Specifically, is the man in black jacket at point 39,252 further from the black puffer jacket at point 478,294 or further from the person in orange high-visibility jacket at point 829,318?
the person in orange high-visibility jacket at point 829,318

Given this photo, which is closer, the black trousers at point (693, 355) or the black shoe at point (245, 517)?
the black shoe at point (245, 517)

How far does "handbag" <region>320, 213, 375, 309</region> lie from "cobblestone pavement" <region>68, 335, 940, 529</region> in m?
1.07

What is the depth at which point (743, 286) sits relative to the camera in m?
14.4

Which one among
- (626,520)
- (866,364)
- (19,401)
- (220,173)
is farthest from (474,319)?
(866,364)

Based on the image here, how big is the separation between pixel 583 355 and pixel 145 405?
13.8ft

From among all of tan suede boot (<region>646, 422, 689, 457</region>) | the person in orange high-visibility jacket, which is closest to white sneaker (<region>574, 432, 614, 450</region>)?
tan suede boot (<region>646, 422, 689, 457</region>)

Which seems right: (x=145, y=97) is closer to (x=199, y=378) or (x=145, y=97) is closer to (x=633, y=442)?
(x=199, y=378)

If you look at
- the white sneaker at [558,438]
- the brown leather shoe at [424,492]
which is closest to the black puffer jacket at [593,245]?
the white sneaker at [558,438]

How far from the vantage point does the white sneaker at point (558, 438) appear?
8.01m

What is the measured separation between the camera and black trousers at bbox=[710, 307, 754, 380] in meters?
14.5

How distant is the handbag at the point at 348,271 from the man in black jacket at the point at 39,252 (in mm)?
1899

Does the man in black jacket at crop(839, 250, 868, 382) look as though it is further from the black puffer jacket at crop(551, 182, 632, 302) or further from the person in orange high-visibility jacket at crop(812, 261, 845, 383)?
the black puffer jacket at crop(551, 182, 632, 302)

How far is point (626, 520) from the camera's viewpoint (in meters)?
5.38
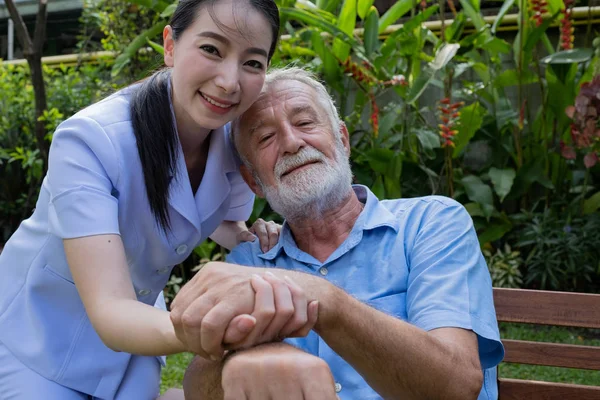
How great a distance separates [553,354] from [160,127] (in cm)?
133

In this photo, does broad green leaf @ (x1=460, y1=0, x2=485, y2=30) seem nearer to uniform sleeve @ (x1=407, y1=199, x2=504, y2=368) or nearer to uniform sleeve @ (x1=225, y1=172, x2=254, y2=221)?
uniform sleeve @ (x1=225, y1=172, x2=254, y2=221)

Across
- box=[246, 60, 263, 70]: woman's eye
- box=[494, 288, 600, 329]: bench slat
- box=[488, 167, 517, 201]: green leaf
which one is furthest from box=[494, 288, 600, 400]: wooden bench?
box=[488, 167, 517, 201]: green leaf

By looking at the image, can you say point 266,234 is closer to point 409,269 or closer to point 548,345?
point 409,269

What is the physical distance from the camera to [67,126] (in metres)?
1.75

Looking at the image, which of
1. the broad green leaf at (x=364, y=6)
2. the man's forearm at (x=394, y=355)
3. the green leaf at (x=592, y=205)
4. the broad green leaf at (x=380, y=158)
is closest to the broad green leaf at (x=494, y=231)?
the green leaf at (x=592, y=205)

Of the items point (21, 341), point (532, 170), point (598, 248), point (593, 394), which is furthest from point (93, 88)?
point (593, 394)

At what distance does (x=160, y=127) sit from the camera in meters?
1.88

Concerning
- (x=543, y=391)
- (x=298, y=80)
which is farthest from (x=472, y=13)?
(x=543, y=391)

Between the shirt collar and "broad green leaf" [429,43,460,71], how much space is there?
5.99 ft

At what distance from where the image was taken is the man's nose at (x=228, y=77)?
1.79 metres

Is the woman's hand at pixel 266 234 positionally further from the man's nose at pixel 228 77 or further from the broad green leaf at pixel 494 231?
the broad green leaf at pixel 494 231

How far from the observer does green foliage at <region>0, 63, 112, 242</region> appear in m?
5.66

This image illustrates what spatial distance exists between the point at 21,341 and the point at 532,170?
345 cm

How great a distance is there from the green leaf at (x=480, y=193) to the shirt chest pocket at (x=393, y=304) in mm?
2567
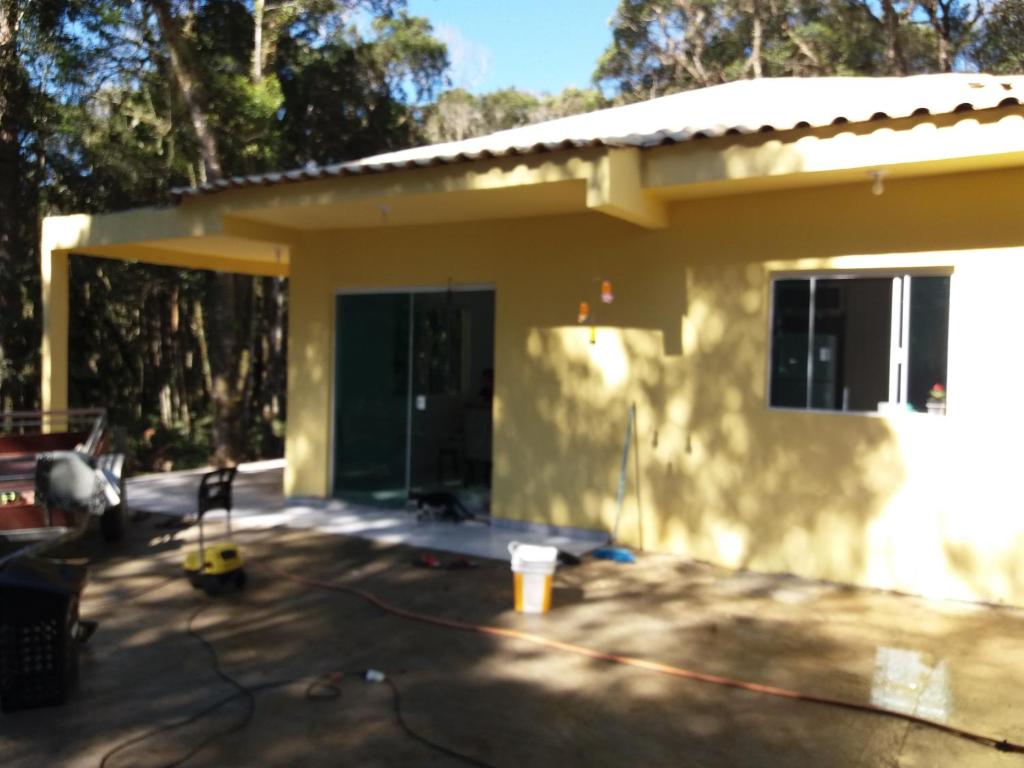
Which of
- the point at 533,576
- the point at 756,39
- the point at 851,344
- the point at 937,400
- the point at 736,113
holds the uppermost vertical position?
the point at 756,39

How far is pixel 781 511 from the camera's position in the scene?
6934 mm

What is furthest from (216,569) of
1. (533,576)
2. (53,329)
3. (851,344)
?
(53,329)

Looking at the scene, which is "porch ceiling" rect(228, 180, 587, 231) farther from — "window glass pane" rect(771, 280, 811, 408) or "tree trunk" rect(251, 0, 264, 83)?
"tree trunk" rect(251, 0, 264, 83)

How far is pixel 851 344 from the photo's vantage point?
6.69 meters

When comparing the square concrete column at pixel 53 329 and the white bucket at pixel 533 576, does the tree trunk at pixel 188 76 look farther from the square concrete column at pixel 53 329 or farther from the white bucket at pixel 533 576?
the white bucket at pixel 533 576

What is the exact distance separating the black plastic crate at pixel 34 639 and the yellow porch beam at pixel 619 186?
4.32 m

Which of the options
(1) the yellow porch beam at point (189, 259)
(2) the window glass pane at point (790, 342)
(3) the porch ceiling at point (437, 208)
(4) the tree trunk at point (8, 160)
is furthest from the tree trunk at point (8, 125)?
(2) the window glass pane at point (790, 342)

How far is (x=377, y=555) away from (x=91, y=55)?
9985 millimetres

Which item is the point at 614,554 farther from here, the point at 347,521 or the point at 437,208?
the point at 437,208

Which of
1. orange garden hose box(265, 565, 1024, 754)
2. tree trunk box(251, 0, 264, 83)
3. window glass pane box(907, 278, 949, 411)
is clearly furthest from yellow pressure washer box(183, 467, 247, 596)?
tree trunk box(251, 0, 264, 83)

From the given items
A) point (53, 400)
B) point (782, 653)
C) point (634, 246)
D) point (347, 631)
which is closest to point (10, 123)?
point (53, 400)

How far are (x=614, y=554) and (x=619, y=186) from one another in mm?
3061

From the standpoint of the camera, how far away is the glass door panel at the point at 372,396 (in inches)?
376

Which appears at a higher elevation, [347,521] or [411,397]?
[411,397]
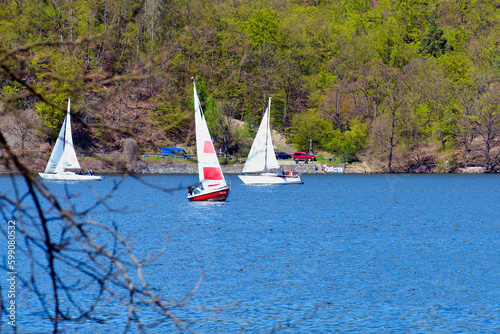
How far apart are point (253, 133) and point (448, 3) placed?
75083 millimetres

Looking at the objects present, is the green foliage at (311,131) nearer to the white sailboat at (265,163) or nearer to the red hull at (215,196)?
the white sailboat at (265,163)

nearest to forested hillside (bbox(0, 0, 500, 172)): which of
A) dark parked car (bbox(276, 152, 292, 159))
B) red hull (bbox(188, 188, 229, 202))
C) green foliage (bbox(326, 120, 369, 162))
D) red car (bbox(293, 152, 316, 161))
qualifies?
green foliage (bbox(326, 120, 369, 162))

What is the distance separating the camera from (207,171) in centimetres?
5847

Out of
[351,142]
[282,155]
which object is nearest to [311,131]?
[282,155]

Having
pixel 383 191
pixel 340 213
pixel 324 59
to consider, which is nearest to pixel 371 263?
pixel 340 213

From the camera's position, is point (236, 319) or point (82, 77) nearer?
point (82, 77)

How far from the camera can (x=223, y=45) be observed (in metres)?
122

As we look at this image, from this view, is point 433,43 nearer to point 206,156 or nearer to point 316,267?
point 206,156

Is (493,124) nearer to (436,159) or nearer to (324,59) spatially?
(436,159)

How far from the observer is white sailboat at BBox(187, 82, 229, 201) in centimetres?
5441

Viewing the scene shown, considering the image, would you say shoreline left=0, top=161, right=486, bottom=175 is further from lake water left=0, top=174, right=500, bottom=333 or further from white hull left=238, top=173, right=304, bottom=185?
lake water left=0, top=174, right=500, bottom=333

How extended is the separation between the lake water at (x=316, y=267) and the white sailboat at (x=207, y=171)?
5.51 ft

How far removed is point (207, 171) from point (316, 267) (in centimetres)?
2854

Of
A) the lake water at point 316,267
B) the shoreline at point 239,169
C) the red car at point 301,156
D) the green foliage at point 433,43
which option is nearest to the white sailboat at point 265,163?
the lake water at point 316,267
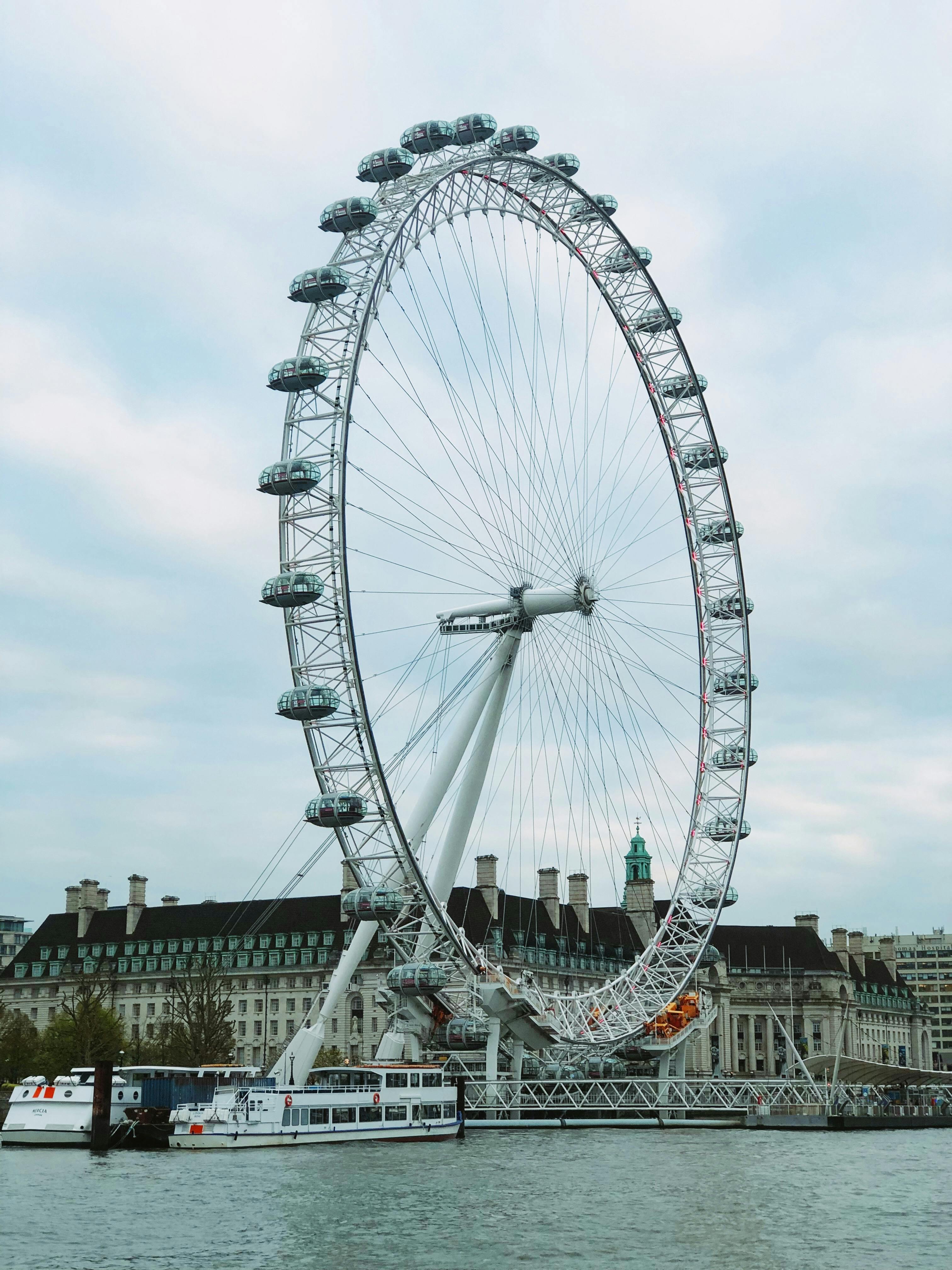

• [WHAT YOU ARE ASKED TO DO]: Pull out each line of the items above that contains the word "away", treating uppercase and lowercase as different, and copy those lines in full.

• [RESULT]:
How far is (x=377, y=555) away from (x=91, y=55)?
From the standpoint of the camera, how far away is the glass door panel at the point at 372,396 (in inches)?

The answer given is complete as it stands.